1.  (A) In terms of Bangladesh Bank Notification Nos FE-1/03-BB dated 6th January, 2003 and FE-1/04-BB dated 23rd March, 2004 any person may bring into Bangladesh from any place outside Bangladesh without any limit foreign currency notes or bank notes other than-

(i)  Un-issued notes and coins.

(ii)   Notes legal tender in Bangladesh in excess of Taka 500 in value.

Provided that the concerned person makes a written declaration to the Customs Authorities at the time of arrival, in FMJ Form (See Appendix 5/7) of the entire amount; no declaration will however, be necessary if the amount brought in does not exceed US$ 5000 or its equivalent in foreign currency and does not exceed Taka 500 in notes legal tender in Bangladesh.

(B)  Sending into Bangladesh by post/courier or otherwise of any currency note, bank note or coin by any person from abroad without general or specific permission from the Bangladesh Bank is prohibited.

(C)  Any traveller entering into Bangladesh may bring with him at every time Bangladesh currency notes/coins within the limit as prescribed hereunder:

(i)  Members of the crew of a ship or an aircraft or the staff of a railway may bring Bangladesh currency notes upto Tk. 500 at any one time.

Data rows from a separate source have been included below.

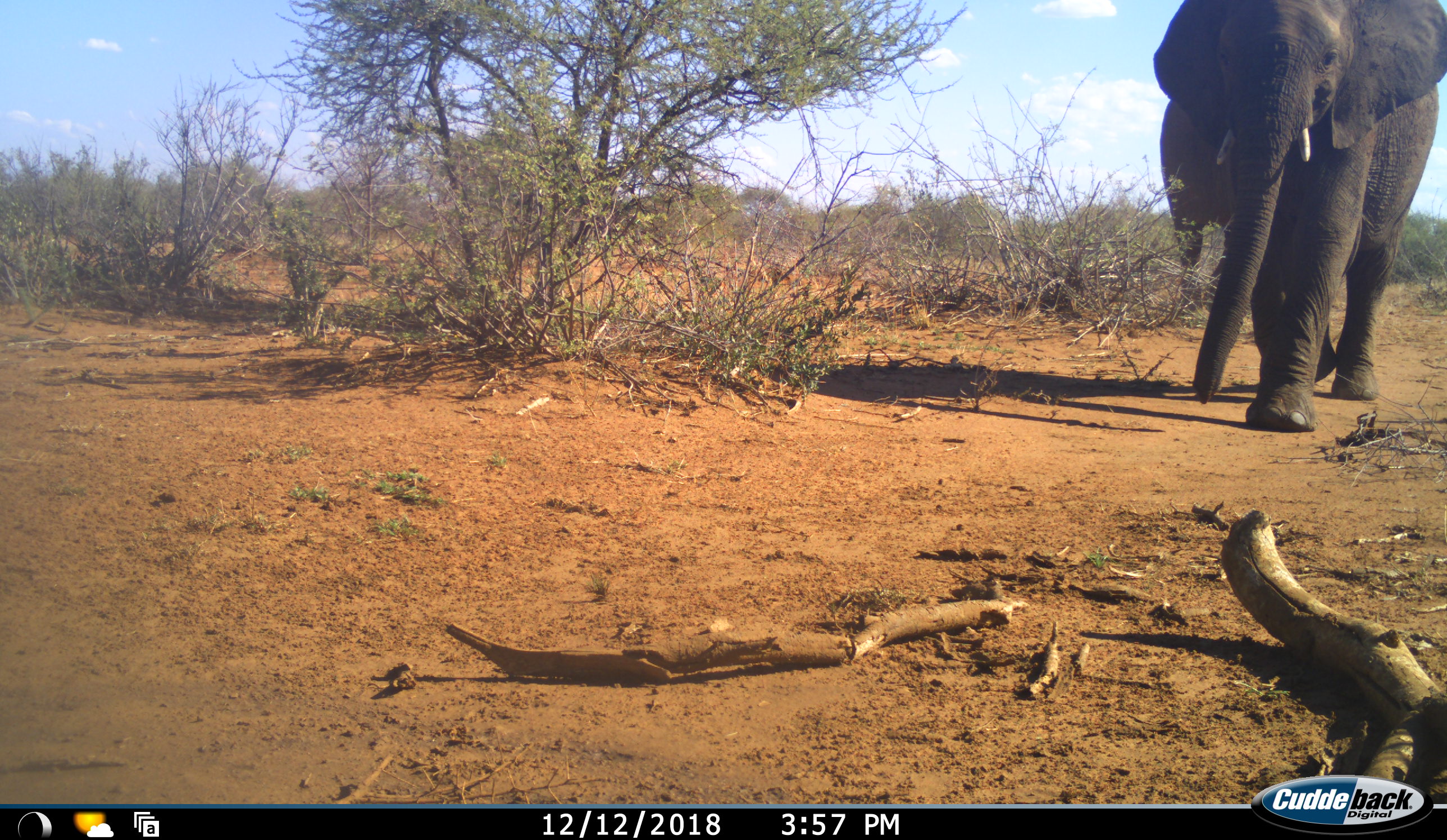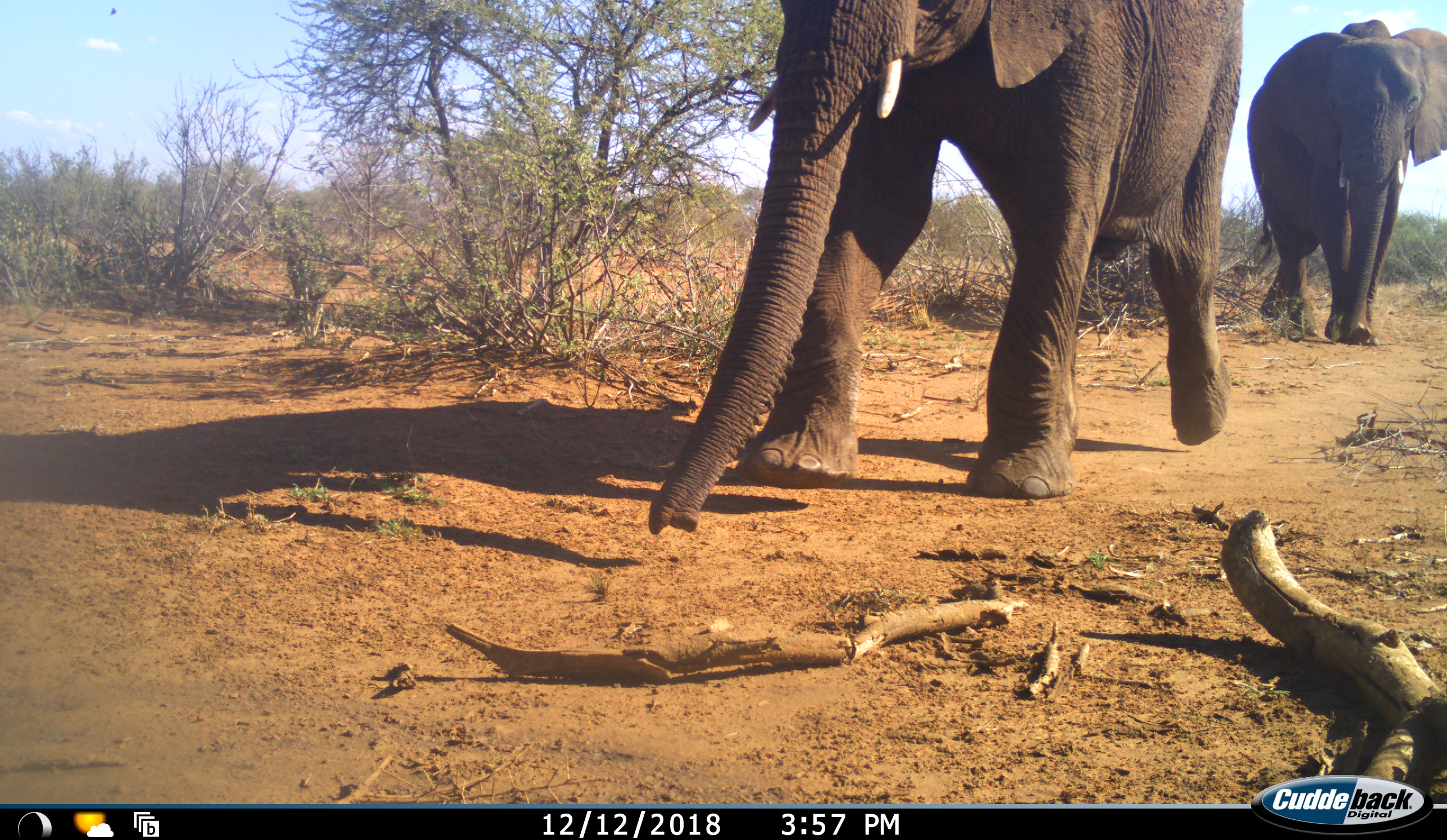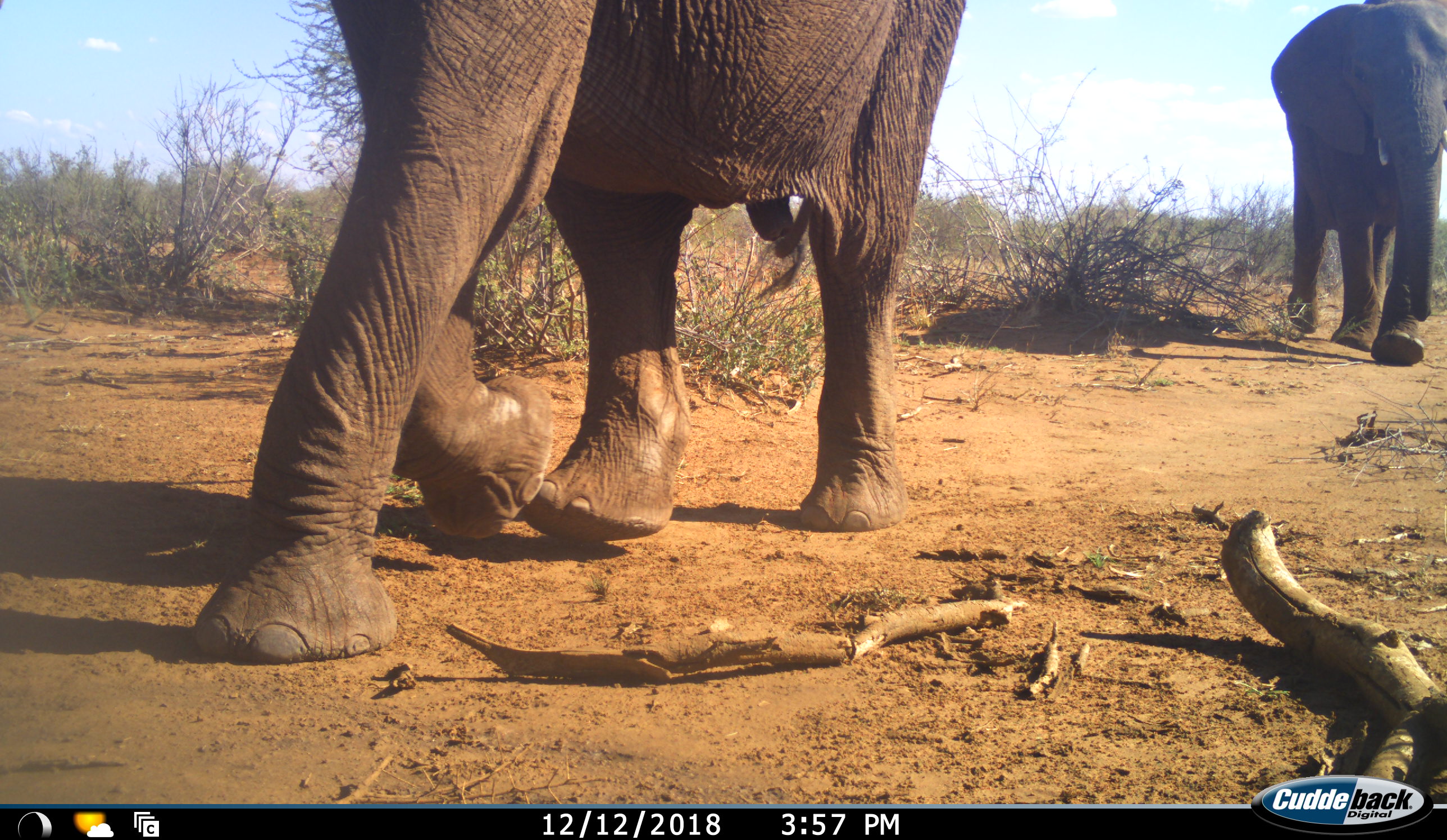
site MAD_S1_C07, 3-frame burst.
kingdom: Animalia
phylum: Chordata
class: Mammalia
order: Proboscidea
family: Elephantidae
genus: Loxodonta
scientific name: Loxodonta africana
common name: african bush elephant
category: elephant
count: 2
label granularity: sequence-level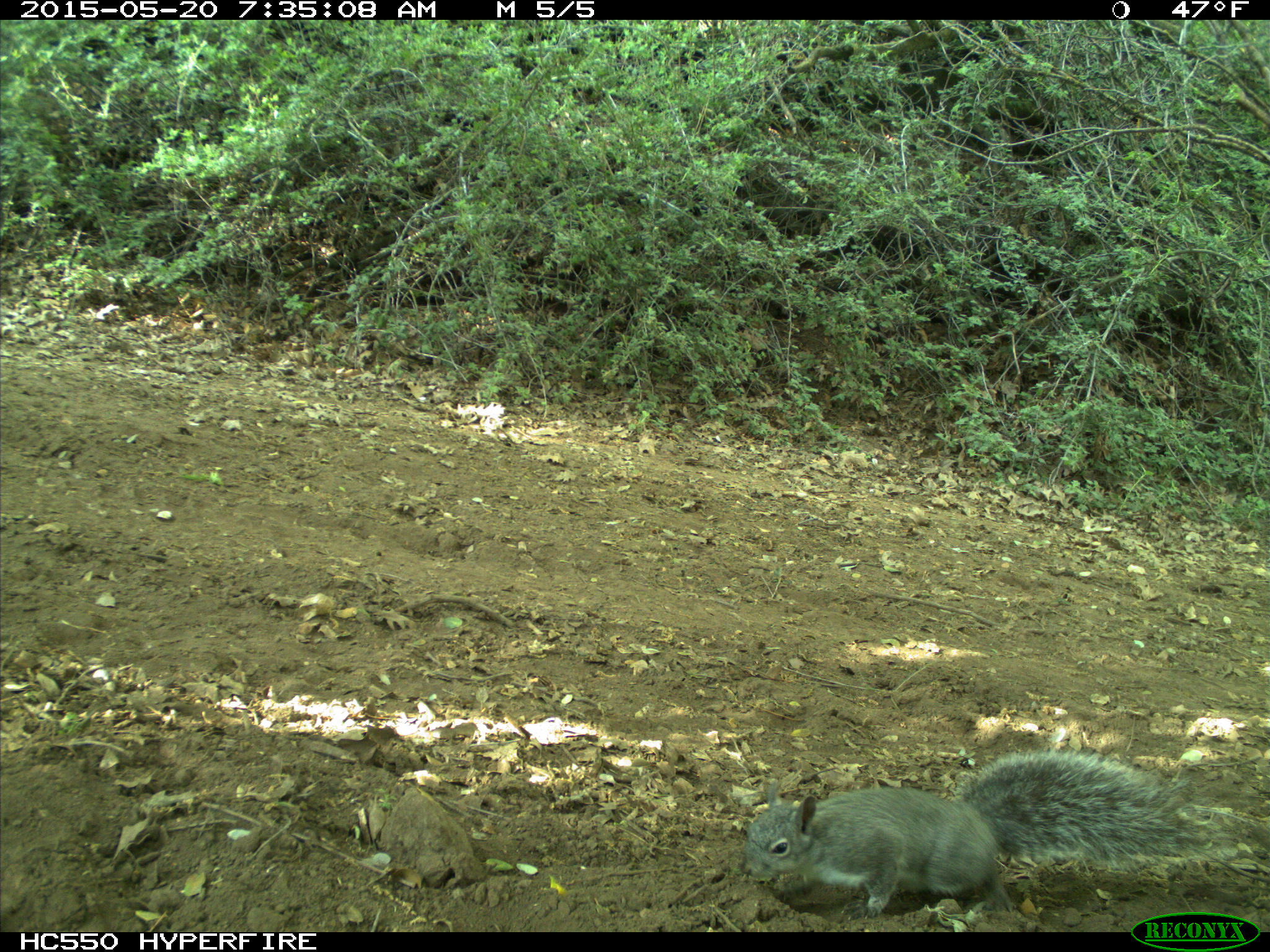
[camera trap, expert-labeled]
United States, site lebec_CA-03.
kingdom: Animalia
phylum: Chordata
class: Mammalia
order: Rodentia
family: Sciuridae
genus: Sciurus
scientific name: Sciurus carolinensis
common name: eastern gray squirrel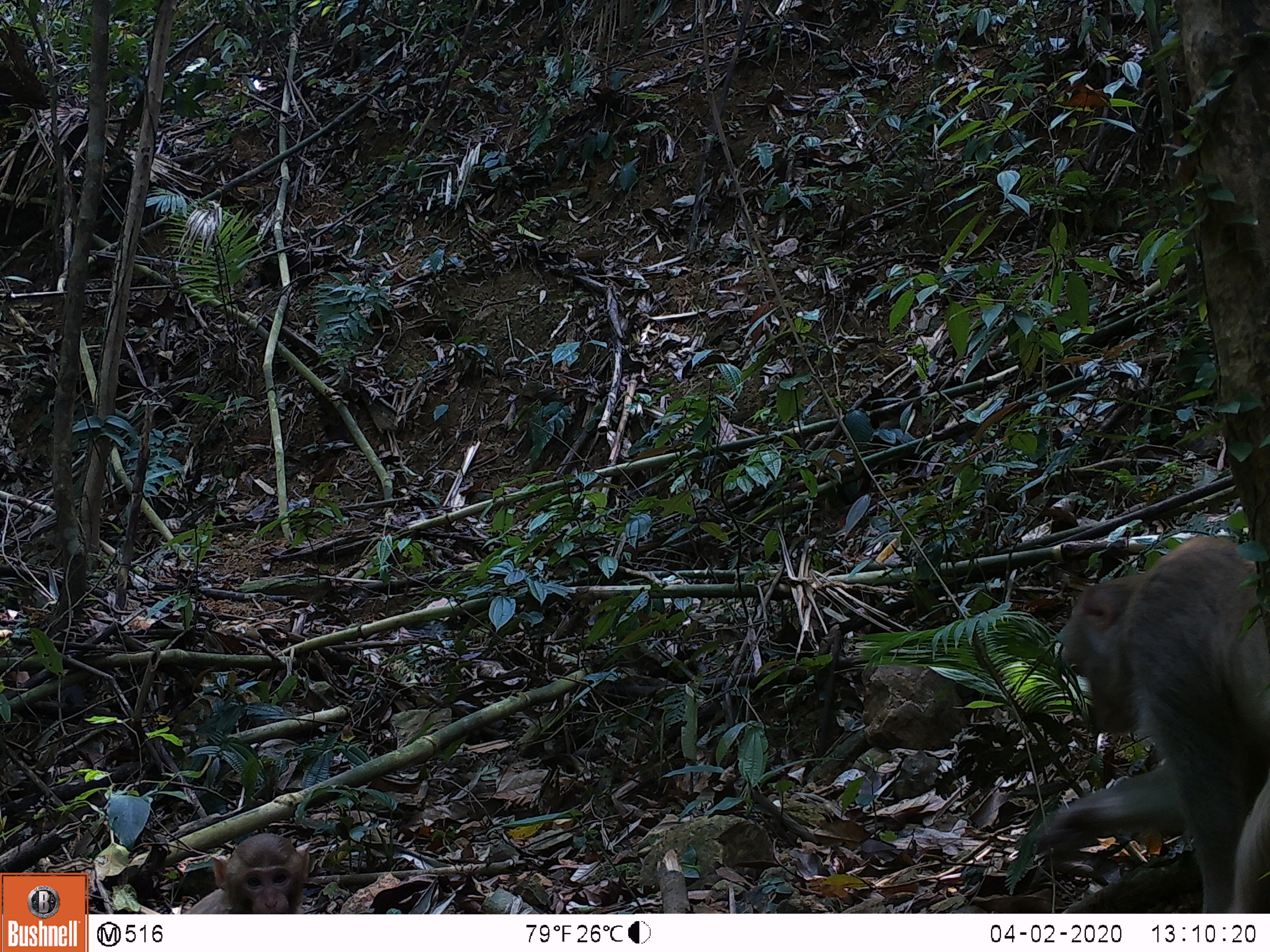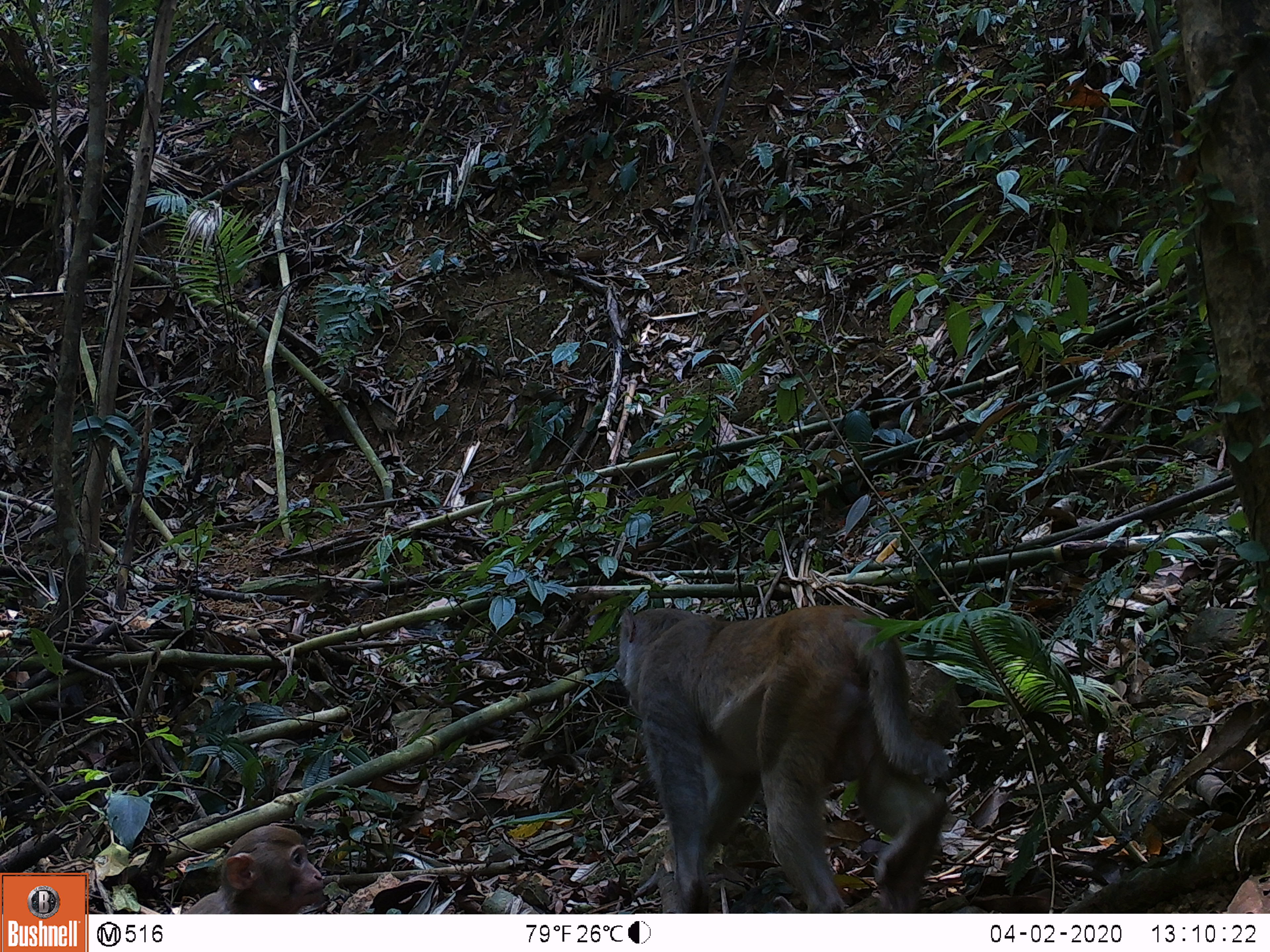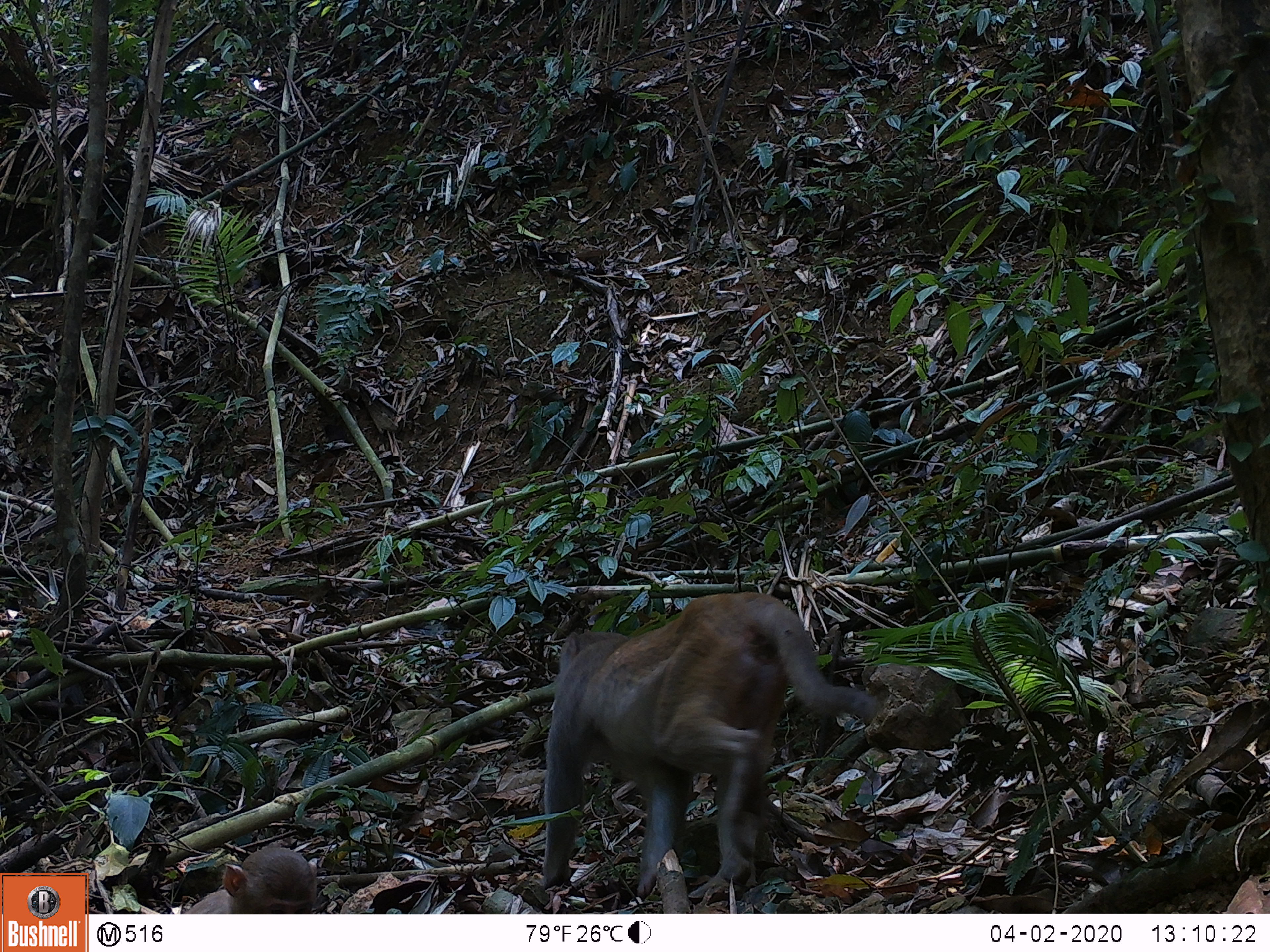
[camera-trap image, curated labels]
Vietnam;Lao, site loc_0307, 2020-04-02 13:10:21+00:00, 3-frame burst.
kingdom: Animalia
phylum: Chordata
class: Mammalia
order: Primates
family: Cercopithecidae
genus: Macaca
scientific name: Macaca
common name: macaques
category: assam or rhesus macaque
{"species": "assam or rhesus macaque (macaques) (Macaca)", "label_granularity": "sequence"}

(ii)  An incoming/outgoing passenger may bring in/take out upto Taka 500 ( five hundred) in Bangladesh currency at the time of arrival into/departure from Bangladesh.

(iii)   Every foreign national travelling on a foreign passport and persons travelling on Bangladesh passports will, while entering into Bangladesh by sea, air or land from any destination outside Bangladesh declares to the Customs authorities, on FMJ Form to be completed in a single copy all currencies if the amounts brought in exceed the limits mentioned at para 1 (A) above.